Thanks BRADSConst. Not sure what you meant by "We've kicked everyone to the curb!" - did you mean the Newbie or the greedy PPI companies?


----------



## BRADSConst (Oct 2, 2012)

eagle101 said:


> Thanks BRADSConst. Not sure what you meant by "We've kicked everyone to the curb!" - did you mean the Newbie or the greedy PPI companies?


Wannabe has kicked all PP companies to the curb. He only completes work broker direct. :thumbsup:


----------



## Wannabe (Oct 1, 2012)

Now Brad... Before I kicked all the scum to the curb...Altisource went 1st. They ranked at the top of my disposal list.

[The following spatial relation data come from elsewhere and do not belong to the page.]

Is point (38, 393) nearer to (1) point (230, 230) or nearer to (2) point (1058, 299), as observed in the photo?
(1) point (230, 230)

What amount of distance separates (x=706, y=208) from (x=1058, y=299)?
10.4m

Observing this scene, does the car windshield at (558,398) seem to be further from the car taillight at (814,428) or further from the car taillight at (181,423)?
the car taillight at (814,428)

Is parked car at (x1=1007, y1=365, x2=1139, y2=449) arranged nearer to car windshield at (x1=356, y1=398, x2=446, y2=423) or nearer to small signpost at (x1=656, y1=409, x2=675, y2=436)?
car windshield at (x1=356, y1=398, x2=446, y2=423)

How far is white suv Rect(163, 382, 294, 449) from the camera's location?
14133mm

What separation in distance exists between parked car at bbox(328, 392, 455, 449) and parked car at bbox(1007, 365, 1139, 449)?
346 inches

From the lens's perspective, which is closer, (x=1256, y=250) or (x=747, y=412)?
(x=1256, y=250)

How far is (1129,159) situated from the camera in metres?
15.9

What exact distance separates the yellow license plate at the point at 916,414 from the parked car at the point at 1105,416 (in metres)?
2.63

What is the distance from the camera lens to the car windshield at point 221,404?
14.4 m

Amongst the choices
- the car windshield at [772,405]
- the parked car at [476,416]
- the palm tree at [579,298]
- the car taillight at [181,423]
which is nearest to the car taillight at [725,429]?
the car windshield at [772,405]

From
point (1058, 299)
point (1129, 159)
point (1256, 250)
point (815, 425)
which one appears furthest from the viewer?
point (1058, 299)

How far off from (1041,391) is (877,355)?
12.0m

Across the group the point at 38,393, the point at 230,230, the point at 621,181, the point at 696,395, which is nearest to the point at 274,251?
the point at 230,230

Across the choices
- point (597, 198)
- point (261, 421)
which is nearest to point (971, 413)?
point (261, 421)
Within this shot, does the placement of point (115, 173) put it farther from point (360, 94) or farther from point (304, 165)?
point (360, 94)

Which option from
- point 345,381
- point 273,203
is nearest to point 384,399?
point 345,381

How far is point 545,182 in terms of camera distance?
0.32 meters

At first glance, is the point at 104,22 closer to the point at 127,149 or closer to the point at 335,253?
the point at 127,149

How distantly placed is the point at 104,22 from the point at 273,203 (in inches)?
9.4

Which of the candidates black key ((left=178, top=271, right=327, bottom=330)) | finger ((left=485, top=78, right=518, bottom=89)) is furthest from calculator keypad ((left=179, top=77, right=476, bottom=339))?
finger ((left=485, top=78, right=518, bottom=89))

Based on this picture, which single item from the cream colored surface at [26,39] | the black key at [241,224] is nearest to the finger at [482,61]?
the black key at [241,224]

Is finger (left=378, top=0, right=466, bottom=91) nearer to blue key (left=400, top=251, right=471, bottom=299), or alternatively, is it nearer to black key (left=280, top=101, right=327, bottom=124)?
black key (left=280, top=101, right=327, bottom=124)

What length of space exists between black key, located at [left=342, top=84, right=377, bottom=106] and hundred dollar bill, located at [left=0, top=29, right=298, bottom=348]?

Eagle, I dont know exactly who he is working with in Huntsville but I know its contracting..mostly exterior stuff and he is "fixing" or streamlining a companies service dept. I guess there is so much work that they needed his skills to project manage/train. He is VERY good at his trade but its to cold here to do any exterior work. I was in Birmingham in Sept for more "schooling"/certifying and that place was booming! Went on down to Gulf Shores and visited with some tradesman in the restoration and they were swamped with work. Due to my visit an employee of ours is in Destin, Fl helping a company...hope he comes back!!


----------



## GTX63 (Apr 12, 2012)

Many of the older posters here are doing minimal, if any work for Nationals anymore, but they stick around to help newbies from walking down the same paths.


----------



## eagle101 (Dec 31, 2013)

All, I am thankful to those who walked the walk and talked the talk. If it wasn't for those good old school folks, we would have all been lost. Keep the word of wisdom coming. Sometimes we have to kick the greed to the curb.


----------



## Wannabe (Oct 1, 2012)

PM me if you are looking for private party work and i can pass along..it may not be the type of work you want but hey you never know.


----------



## nwvendor (Jan 1, 2014)

anybody out in Washington state have any advice or tips on what pp company to work for.


----------



## thanohano44 (Aug 5, 2012)

nwvendor said:


> anybody out in Washington state have any advice or tips on what pp company to work for.



Safeguard


----------



## MKM Landscaping (Sep 27, 2012)

I do altisource work for a company not a regional but they cover a few states. Its REO work and the pay is pretty good, I usually do only PP work, but the altsource is not bad. They are supposely doing away with ISB bundle which is a bunch of crap.


----------